— To do —
Going from the line that contains "How to Behave" through the last line of the records, set down each line again exactly, both included, with pictures left out.
------ Data provided ------
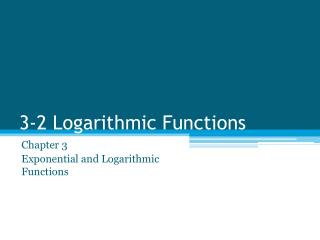 3-2 Logarithmic Functions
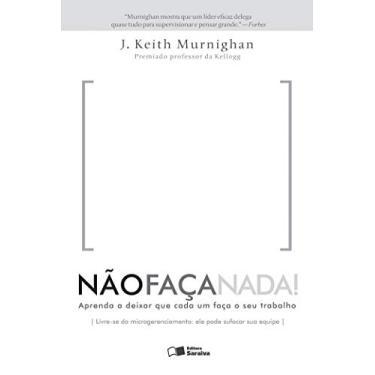 Não Faça Nada!: Aprenda a Deixar Que Cada um Faça o Seu Trabalho - J. Keith Murnighan - 9788502200661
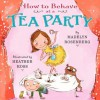 How to Behave at a Tea Party - Madelyn Rosenberg, Heather Ross
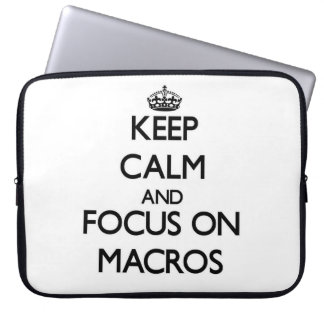 Keep Calm and focus on Macros Laptop Sleeves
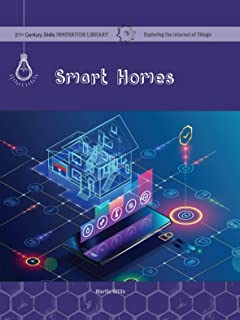 Smart Homes (21st Century Skills Innovation Library: Exploring the Internet of Things) (English Edition)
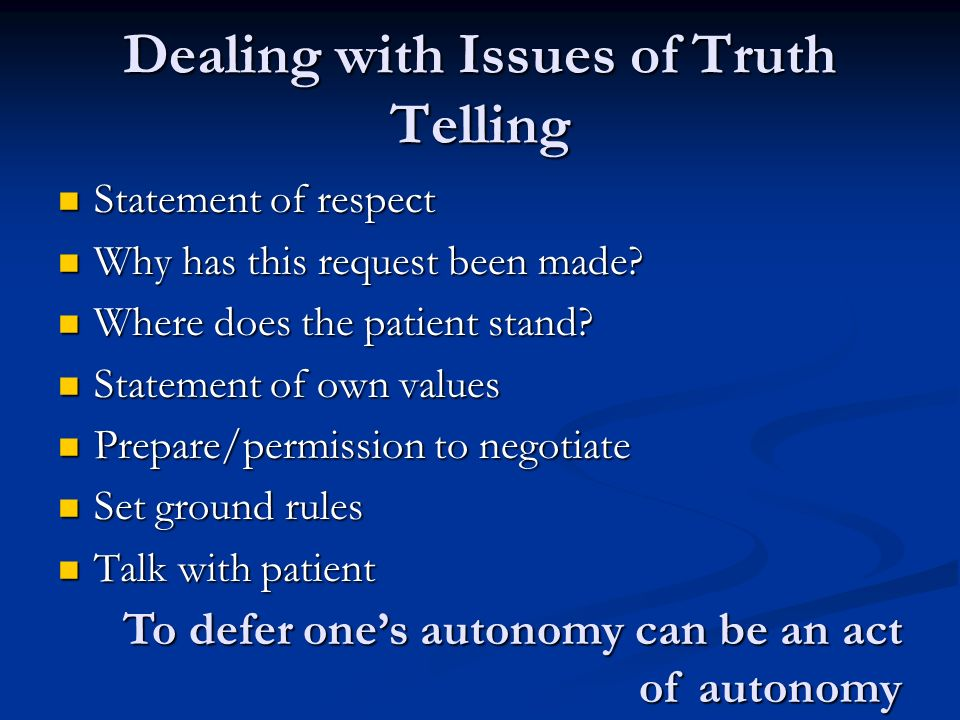 Dealing with Issues of Truth Telling Statement of respect Statement of respect Why has this request been made.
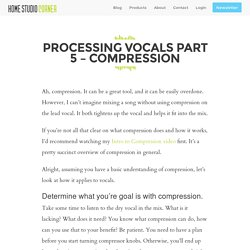 Processing Vocals Part 5 – Compression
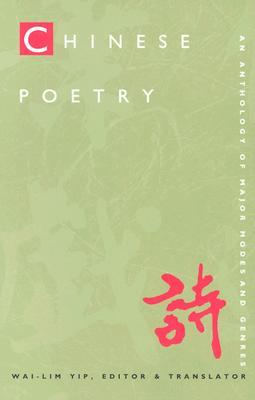 Chinese Poetry, 2nd ed., Revised: An Anthology of Major Modes and Genres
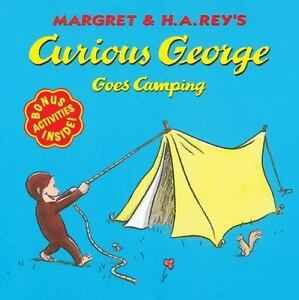 Curious George: Curious George Goes Camping by H. A. Rey and Margret Rey (1999,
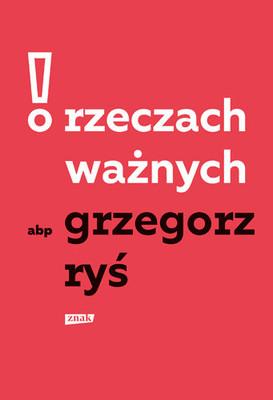 Grzegorz Ryś - O rzeczach ważnych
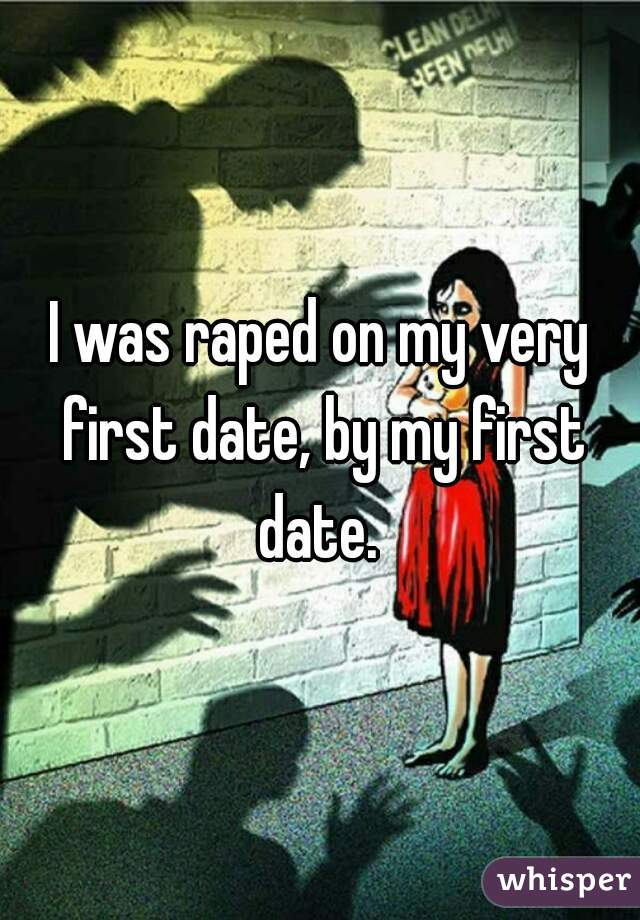I was raped on my very first date, by my first date.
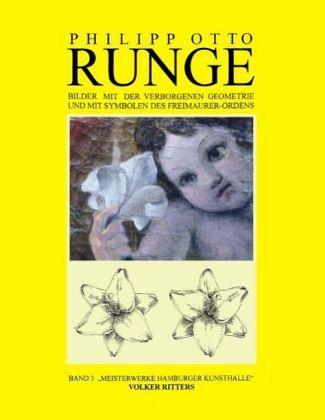 Philipp Otto Runge, Bilder mit der rituellen verborgenen Geometrie und mit Symbolen des Freimaurer - Ordens - Ritter, Volker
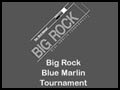 Big Rock Blue Marlin Tournament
------
— Response to this exercise —
 How to Behave at a Tea Party - Madelyn Rosenberg, Heather Ross
 Keep Calm and focus on Macros Laptop Sleeves
 Smart Homes (21st Century Skills Innovation Library: Exploring the Internet of Things) (English Edition)
 Dealing with Issues of Truth Telling Statement of respect Statement of respect Why has this request been made.
 Processing Vocals Part 5 – Compression
 Chinese Poetry, 2nd ed., Revised: An Anthology of Major Modes and Genres
 Curious George: Curious George Goes Camping by H. A. Rey and Margret Rey (1999,
 Grzegorz Ryś - O rzeczach ważnych
I was raped on my very first date, by my first date.
 Philipp Otto Runge, Bilder mit der rituellen verborgenen Geometrie und mit Symbolen des Freimaurer - Ordens - Ritter, Volker
 Big Rock Blue Marlin Tournament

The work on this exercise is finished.